Philippians 2:13 “For it is God who is at work in you, both to will and to work for his good pleasure.”


What does authenticity look like to you?

I am a huge fan of being authentic in a culture that is so saturated with ‘ fake’, filters and edited photos.

…That is so saturated with fake and unattainable.

…That is so saturated with unrealistic expectations.

This impacts us whether we choose to acknowledge it or not.

We may choose to believe that social media doesn’t really affect us; that all those perfect selfies of endlessly happy and smiling perfect-looking people doesn’t bring us down.  That mainstream media doesn’t rub off on us…we know it’s all fake right? If you are brave enough to be honest with yourself, I think the truth tells a very different story.


Inauthenticity sums up our culture, our media, and our social media, it goes deep and far even saturating our friendships and relationships. 

Inauthenticity is a theme of this generation.

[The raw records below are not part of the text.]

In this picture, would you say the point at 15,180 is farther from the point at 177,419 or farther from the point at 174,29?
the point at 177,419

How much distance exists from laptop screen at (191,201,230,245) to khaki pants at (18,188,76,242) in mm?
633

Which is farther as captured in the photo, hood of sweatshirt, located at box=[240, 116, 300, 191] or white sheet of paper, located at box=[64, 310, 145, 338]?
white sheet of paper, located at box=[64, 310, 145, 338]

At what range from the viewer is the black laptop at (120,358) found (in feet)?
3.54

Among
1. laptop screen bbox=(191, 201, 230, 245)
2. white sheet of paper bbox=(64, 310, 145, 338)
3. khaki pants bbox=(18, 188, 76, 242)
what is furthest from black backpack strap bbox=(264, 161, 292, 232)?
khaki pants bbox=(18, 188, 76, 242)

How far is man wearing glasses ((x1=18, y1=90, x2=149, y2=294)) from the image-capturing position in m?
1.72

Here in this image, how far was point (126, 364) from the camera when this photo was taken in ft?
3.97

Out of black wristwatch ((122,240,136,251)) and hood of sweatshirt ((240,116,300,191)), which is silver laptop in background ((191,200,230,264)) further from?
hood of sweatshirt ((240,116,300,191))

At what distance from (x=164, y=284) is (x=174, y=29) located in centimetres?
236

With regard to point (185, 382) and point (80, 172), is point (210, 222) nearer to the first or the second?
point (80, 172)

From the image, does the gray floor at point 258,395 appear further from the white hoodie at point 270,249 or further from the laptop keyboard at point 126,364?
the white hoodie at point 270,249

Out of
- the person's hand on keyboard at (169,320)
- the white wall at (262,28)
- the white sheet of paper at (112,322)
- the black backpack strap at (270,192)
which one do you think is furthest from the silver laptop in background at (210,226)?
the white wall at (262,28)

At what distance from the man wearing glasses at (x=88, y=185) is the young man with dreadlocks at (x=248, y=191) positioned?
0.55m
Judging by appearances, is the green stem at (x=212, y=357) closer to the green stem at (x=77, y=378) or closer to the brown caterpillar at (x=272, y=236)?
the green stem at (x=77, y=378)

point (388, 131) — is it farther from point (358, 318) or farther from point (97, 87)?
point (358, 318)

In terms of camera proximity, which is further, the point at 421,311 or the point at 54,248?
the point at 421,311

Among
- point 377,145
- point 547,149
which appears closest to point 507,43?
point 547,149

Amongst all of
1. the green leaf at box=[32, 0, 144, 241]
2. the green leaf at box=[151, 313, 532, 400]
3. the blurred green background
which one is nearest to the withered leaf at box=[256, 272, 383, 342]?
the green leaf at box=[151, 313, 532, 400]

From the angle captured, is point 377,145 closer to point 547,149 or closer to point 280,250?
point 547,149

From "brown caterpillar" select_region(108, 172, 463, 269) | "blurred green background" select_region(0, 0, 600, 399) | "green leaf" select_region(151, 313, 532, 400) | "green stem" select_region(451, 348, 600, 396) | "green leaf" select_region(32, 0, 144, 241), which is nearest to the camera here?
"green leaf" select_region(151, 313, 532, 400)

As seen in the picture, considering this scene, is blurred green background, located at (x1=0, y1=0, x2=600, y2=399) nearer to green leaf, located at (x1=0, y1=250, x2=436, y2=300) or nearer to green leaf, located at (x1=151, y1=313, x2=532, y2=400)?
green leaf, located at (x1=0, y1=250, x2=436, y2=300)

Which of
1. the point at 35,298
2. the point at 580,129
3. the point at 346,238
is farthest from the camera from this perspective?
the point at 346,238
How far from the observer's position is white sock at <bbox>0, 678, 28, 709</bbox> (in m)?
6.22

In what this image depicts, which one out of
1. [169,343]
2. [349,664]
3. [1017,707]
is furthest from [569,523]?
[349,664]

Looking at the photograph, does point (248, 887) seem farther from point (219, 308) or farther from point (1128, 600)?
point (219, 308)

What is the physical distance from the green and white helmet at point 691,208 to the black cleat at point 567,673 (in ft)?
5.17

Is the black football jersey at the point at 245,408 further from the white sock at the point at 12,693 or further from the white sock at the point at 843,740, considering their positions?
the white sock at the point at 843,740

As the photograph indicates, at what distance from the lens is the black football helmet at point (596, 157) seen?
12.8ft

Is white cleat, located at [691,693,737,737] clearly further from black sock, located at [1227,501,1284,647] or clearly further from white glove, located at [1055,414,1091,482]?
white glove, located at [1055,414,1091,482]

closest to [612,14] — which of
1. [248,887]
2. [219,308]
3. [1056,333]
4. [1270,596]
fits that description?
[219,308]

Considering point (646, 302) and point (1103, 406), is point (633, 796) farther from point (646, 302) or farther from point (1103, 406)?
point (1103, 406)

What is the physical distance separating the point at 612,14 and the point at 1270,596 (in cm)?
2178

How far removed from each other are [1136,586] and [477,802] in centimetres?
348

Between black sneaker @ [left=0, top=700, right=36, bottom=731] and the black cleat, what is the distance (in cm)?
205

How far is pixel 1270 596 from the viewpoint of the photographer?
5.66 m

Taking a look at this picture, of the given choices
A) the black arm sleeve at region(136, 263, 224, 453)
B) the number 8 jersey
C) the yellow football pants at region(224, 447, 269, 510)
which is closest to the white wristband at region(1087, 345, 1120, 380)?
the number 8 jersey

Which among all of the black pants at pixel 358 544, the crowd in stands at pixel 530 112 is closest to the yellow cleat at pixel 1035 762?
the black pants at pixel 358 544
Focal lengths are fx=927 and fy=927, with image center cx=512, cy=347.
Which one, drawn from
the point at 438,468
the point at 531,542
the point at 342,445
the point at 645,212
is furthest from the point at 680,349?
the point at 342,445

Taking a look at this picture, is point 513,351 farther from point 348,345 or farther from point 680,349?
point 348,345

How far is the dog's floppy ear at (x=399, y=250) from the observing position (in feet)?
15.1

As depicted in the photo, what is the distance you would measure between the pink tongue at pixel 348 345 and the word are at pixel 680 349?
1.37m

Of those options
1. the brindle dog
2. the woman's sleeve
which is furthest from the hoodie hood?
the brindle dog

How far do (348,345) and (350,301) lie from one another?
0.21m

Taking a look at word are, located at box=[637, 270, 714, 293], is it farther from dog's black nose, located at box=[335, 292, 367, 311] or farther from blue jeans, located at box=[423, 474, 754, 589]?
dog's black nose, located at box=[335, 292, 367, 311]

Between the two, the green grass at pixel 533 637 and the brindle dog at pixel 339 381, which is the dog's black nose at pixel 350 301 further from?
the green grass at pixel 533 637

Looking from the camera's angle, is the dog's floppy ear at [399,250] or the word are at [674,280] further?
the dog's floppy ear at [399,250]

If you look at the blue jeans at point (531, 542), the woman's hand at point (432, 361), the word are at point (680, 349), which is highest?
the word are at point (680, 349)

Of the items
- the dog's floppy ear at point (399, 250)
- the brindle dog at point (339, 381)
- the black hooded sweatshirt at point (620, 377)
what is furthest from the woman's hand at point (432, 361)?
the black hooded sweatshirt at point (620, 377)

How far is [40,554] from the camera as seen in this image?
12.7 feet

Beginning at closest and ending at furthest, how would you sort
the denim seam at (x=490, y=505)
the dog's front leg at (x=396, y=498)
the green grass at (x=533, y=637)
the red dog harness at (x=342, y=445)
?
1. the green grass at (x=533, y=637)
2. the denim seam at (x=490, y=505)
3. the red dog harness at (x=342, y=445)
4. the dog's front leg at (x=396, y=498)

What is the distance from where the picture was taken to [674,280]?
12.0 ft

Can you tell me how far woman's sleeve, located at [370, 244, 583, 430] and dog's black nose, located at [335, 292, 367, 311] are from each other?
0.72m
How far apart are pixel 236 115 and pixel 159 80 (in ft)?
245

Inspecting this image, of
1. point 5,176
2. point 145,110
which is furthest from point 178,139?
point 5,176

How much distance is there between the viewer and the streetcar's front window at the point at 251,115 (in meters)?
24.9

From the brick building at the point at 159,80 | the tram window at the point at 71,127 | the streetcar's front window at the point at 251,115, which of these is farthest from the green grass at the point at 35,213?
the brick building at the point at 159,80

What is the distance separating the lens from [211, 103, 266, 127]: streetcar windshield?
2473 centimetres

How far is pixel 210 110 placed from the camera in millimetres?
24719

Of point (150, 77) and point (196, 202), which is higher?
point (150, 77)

Are we scared of showing our mess?

Are we scared of judgement? Of not being good enough?  Why does being good enough matter anyway?

I have chosen to go against the grain.

I challenge you to dig deep and really think how this affects you.

I will not be a victim and let inauthenticy steal real joy from my life.  I haven’t always been this strong.  There was a time in my life when media directly dictated my worth.  My appearances and my self-worth were measured by an unattainable image.  I felt I never could become or make myself good enough.  No matter how hard I tried, I was still lonely, I was still not thin enough, I wasn’t trendy enough and on and on…I just couldn’t reach the bar.  It was always one step too high for me.

Then the era of social media came into play.  This was a whole new beast.  Creating new levels of unattainable.

When will it stop?  I am not against social media.  But I am against the perceived image it betrays.  I am not OK with young teenagers editing their photos with filters that change them to perfection.  This tells them that they are not pretty enough, not flawless enough to really be seen as they are.

Isn’t that what we all desire?  For others to see us?

To see us as we are.  And to accept us as we are, flaws and imperfections included because they are us.  We don’t get to pick and choose our character, our scars- both real and ones we carry deep inside ourselves.

It is my hearts cry that everyone will put the walls of inauthenticity down once and for all.  Let’s embrace who God made us to be.  Let’s embrace that we are enough. Let’s embrace that we were created for community that loves and supports each other regardless if we are hurt and broken.  Or broke.  Or struggling with image.  Or don’t have a clean house.  Or don’t have it all together.

How would our environments that we are in everyday change, if we embraced authenticity?

We are all wanting to be real, but fear holds us back.

Be the brave one

When asked how your family is, choose to share the truth. 

When asked how life is, maybe you get real and cry when you share how hard it is. 

If instead of portraying perfection we gained real and meaningful connections that allowed people in to see our hurts, our fears, us, we would be linking arms instead of building walls.  We would be allowing others to see that it is OK to be vulnerable.  When we become vulnerable in friendships, we take a step out of our loneliness and form community.   And when we support each other, and build each other up, we reinforce that we are in this together. We reinforce that we have each others’ backs.  We reinforce that it’s OK to be broken, and that we will get through this together.

So be the difference.

That neighbor, that co-worker, that mom, that friend, that teenager…choose to be real and brave.  Choose authenticity.